TEXTO DE LECTURA:
################

Compuesta en 1818 y dedicada a su amigo y protector el archiduque Rodolfo, esta sonata de Ludwig van Beethoven (1770-1827) es una de las más gigantescas concepciones musicales que pueda recordar la Historia. Se la puede encuadrar en el ciclo de la producción beethoveniana afirmando que, mientras participa de los caracteres técnicos y musicales del último período (agigantamiento de las proporciones, construcción no por temas aislados y contrapuestos, sino por bloques de temas; intensificación del lenguaje contrapuntístico; riqueza y variedad tonal de las modulaciones con frecuente recurso de tonalidades rebuscadas y alejadísimas de la fundamental), desde el punto de vista de la expresión conserva, en cambio, los caracteres de energía viril y heroica propios del segundo estilo beethoveniano. En ella, la virilidad beethoveniana no se disuelve todavía en la mística trascendencia de sus últimas obras; y, con todo, es siempre una visión de lucha y de contrastes dramáticos lo que esta Sonata nos ofrece. La compacta grandiosidad de su estructura que no conoce esquematismos, sino que se genera según un intrínseco principio vital, hace dificultosa la descripción de su forma según los acostumbrados esquemas sonatísticos. No parece que se pueda seguir a la mayor parte de los comentadores que atribuyen función y dignidad de primer tema a la resonante exclamación que se inscribe casi como un epígrafe al principio de la Sonata y que se. distingue claramente de ella por medio de una larga pausa.

################

TAREA A REALIZAR:
Conteste brevemente, con base en el texto sobre la sonata de Beethoven:
(a) ¿En qué año fue compuesta la sonata y a quién está dedicada?
(b) Desde el punto de vista de la expresión, ¿qué caracteres conserva la sonata y de qué estilo beethoveniano son propios?
(c) ¿Qué distingue claramente la exclamación inicial del resto de la sonata?

################

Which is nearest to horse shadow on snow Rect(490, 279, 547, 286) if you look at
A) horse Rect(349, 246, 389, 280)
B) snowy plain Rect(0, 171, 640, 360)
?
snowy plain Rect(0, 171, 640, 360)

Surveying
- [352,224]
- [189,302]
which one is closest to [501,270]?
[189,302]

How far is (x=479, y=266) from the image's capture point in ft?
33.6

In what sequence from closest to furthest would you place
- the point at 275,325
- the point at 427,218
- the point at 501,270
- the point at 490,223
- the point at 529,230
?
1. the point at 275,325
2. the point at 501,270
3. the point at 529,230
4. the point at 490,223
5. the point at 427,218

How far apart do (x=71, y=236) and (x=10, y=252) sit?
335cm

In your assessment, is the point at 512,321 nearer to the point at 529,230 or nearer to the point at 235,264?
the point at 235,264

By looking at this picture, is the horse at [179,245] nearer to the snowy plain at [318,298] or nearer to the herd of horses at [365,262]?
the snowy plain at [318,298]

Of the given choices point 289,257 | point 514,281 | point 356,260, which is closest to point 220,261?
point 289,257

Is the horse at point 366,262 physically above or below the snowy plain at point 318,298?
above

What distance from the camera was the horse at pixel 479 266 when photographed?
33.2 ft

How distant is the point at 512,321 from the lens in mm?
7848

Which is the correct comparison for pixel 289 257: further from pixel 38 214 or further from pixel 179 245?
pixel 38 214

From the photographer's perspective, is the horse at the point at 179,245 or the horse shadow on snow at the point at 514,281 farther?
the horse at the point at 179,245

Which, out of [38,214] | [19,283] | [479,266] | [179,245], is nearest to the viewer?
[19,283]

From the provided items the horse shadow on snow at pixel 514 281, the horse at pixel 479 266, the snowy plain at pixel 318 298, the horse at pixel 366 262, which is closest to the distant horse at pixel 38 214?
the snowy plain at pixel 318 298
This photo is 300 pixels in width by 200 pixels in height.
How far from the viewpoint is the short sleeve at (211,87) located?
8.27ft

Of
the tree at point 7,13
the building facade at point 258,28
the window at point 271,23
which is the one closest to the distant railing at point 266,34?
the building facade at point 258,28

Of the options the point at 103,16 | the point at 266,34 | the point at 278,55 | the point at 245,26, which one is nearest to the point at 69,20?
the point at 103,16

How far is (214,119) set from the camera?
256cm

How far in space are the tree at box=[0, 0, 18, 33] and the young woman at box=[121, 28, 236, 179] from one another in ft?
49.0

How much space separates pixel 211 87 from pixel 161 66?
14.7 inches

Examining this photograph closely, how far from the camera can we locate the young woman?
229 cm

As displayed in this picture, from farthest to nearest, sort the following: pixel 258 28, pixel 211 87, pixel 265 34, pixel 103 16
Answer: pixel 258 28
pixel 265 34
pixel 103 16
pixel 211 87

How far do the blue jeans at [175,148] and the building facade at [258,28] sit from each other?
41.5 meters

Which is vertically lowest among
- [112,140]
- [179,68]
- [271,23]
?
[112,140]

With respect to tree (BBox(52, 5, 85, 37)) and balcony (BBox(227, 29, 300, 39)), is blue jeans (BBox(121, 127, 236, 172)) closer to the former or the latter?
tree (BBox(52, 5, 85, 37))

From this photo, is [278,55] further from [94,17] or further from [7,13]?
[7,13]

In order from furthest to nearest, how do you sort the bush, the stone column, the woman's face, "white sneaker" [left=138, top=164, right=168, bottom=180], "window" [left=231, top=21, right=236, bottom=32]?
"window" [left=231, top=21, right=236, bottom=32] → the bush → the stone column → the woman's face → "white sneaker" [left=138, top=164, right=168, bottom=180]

################

RESPUESTA DEL EJERCICIO:
(a) Fue compuesta en 1818 y está dedicada al archiduque Rodolfo, amigo y protector de Beethoven.
(b) Conserva los caracteres de energía viril y heroica, propios del segundo estilo beethoveniano.
(c) Una larga pausa.